KOMPAS.com - Kampung adat Cireundeu terletak di Kelurahan Leuwigajah, Kecamatan Cimahi Selatan, Jawa Barat.
Luas Kampung adat Cireundeu kurang lebih 42 hektare yang terdiri dari 60 hektare untuk pertanian dan empat hetare untuk pemukiman.
Masyarakat Kampung adat Cireundeu memegang teguh kepercayaan Sunda Wiwitan atau Sunda asli hingga saat ini. Kepercayaan ini mengajarkan untuk selalu melestarikan budaya dan adat istiadat.
Adat-istiadat yang lestari ini menjadi daya tarik wisata. Banyak pengunjung datang ke kampung ini dengan tujuan wisata, penelitian, maupun keperluan lainnya.
Cireunde berasal dari nama pohon reundeu, hal ini terjadi karena sebelumnya kampung ini banyak sekali pohon reundeu, atau pohon untuk obat herbal.
Masyarakat kampung adat Cireundeu memiliki prinsip Ngindung Ka Waktu, Mibapa Ka Jaman, artinya Ngindung Ka Waktu adalah sebagai warga kampung adat memiliki cara dan ciri masing-masing.
Sedangkan, Mibapa Ka Jaman artinya masyarakat Kampung Adat Cireundeu tidak melawan perubahan zaman tapi mengikutinya, seperti dengan adanya teknologi, televisi, handphone, maupun penerangan.
Baca juga: Hutan Larangan, Kampung Adat Cireundeu, dan Ancaman Pembangunan
Adat-istiadat yang diturunkan secara turun temurun menjadi daya tarik pengunjung.
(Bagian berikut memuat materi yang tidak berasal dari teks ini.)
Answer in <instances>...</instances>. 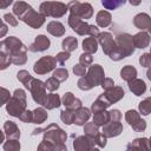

Secara adat, masyarakat Kampung Adat Cireundeu memiliki konsep kampung adat yang selalu diingat sejak zaman dahulu.
Konsep yang terbagi menjadi tiga bagian ini terkait dengan penggunaan lahan. Konsep yang diwariskan secara turun-temurun ini, yaitu:
Leuweung Larangan (hutan terlarang), yaitu hutan yang tidak boleh ditebak pohonnya dengan tujuan untuk menyimpan air guna memenuhi masyarakat adat Cireundeu.
Leuweung Tutupan (hutan reboisasi), yaitu hutan yang digunakan untuk reboisasi. Masyarakat dapat menggunakan pohon dari hutan tersebut, namun mereka harus menanam kembali dengan pohon baru dalam hutan yang memiliki luas sekitar dua hingga tiga hektare.
Leuweung Baladahan (hutan pertanian), hutan dapat digunakan untuk berkebun oleh masyarakat Cireundeu, biasanya ditanamani jagung, kacang tanah, singkong, ketela, dan umbi-umbian.
Makanan pokoknya singkong
Tradisi nenek moyang lainnya adalah sering berpuasa tidak mengkonsumsi beras dalam waktu tertentu.